Stored rows:
○ ○ ○ ○

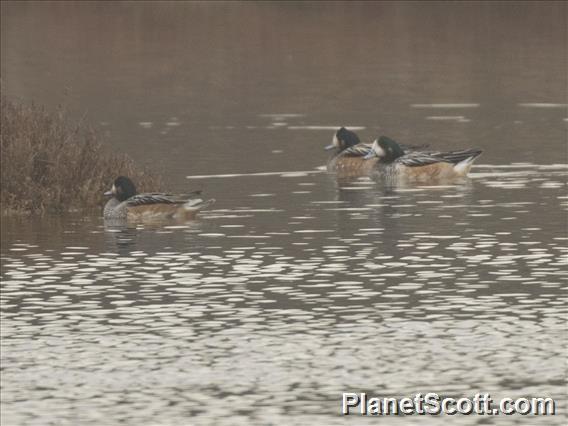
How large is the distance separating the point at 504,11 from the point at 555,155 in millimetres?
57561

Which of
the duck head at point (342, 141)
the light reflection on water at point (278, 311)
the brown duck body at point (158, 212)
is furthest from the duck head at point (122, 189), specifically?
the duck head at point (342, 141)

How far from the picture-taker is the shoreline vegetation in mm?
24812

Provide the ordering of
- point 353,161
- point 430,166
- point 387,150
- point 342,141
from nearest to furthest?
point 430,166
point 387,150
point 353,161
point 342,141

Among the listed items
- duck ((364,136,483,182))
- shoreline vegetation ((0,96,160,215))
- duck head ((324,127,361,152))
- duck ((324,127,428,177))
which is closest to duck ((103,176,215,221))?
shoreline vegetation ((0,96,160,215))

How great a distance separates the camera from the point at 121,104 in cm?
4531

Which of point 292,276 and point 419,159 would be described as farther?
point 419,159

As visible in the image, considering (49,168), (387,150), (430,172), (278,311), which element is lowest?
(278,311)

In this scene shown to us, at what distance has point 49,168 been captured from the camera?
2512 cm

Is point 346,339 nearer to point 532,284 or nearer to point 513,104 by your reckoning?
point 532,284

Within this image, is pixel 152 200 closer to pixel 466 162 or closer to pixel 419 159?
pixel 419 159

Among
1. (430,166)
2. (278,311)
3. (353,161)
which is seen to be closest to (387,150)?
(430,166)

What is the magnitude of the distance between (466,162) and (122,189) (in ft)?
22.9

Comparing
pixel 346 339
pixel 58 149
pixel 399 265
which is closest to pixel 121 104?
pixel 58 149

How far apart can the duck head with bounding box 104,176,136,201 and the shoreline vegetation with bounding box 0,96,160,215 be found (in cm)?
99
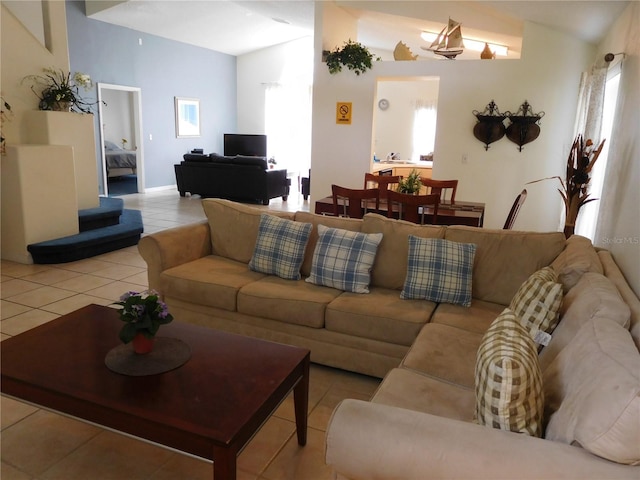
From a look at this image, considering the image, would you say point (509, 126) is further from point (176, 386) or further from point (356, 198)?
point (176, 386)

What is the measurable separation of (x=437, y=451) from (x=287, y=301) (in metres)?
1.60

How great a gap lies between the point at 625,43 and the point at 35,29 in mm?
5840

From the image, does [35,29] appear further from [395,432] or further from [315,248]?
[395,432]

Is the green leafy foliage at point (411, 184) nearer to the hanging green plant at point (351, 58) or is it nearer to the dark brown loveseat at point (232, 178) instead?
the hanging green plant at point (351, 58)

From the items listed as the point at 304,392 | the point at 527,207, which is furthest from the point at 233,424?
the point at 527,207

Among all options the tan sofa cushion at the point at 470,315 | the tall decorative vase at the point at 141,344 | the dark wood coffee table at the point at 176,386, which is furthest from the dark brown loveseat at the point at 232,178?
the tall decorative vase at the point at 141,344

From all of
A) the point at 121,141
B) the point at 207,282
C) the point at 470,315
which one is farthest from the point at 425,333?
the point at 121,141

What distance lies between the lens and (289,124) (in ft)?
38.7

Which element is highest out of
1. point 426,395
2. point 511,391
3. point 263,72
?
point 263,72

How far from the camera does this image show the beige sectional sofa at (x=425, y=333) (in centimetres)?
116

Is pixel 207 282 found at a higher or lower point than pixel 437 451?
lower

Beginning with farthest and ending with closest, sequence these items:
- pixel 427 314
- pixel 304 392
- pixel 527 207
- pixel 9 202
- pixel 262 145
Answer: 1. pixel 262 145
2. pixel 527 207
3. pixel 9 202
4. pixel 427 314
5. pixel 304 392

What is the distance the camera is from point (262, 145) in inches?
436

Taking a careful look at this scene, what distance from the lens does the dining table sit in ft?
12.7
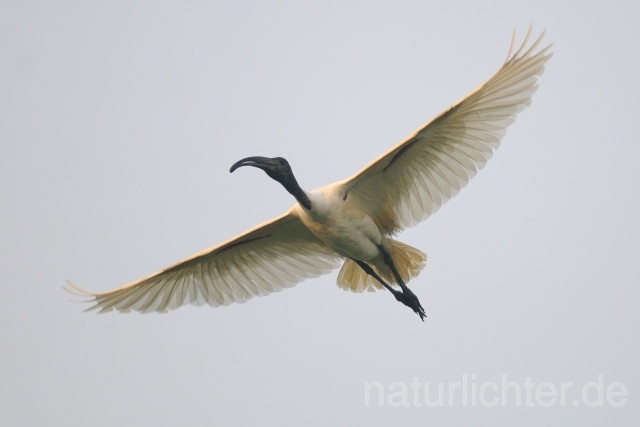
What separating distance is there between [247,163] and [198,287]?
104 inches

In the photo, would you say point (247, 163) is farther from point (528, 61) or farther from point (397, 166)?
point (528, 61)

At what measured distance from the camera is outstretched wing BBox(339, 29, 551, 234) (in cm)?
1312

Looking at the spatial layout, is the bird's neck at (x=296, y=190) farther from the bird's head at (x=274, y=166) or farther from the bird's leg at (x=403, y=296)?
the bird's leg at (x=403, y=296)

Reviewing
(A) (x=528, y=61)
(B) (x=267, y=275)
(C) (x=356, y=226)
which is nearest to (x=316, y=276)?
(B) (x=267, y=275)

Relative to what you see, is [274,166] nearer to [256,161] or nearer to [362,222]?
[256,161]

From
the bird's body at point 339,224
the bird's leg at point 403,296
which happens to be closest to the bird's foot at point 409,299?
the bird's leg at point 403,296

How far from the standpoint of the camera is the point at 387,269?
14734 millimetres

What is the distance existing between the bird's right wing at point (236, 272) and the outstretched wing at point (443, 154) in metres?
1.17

○ ○ ○ ○

Objective:
Swap "farther" for "further" everywhere in the lines from the one containing "In the photo, would" down to the last line, and give those lines again with nothing else changed.

Response below:
In the photo, would you say point (247, 163) is further from point (528, 61) or further from point (397, 166)?
point (528, 61)

At what measured distance from the camera is outstretched wing BBox(339, 29, 551, 234) (in cm)?
1312

Looking at the spatial layout, is the bird's neck at (x=296, y=190) further from the bird's head at (x=274, y=166) or further from the bird's leg at (x=403, y=296)?
the bird's leg at (x=403, y=296)

Reviewing
(A) (x=528, y=61)
(B) (x=267, y=275)
(C) (x=356, y=226)
which is nearest to (x=316, y=276)?
(B) (x=267, y=275)

Relative to what you see, is [274,166] nearer to [256,161] or nearer to [362,222]?
[256,161]

From
the bird's body at point 339,224
the bird's leg at point 403,296
which happens to be closest to the bird's foot at point 409,299?
the bird's leg at point 403,296

How far from the standpoint of the camera is the point at 387,269?
14734 millimetres

What is the distance existing between the bird's right wing at point (236, 272) and the outstretched wing at point (443, 154) in metres?
1.17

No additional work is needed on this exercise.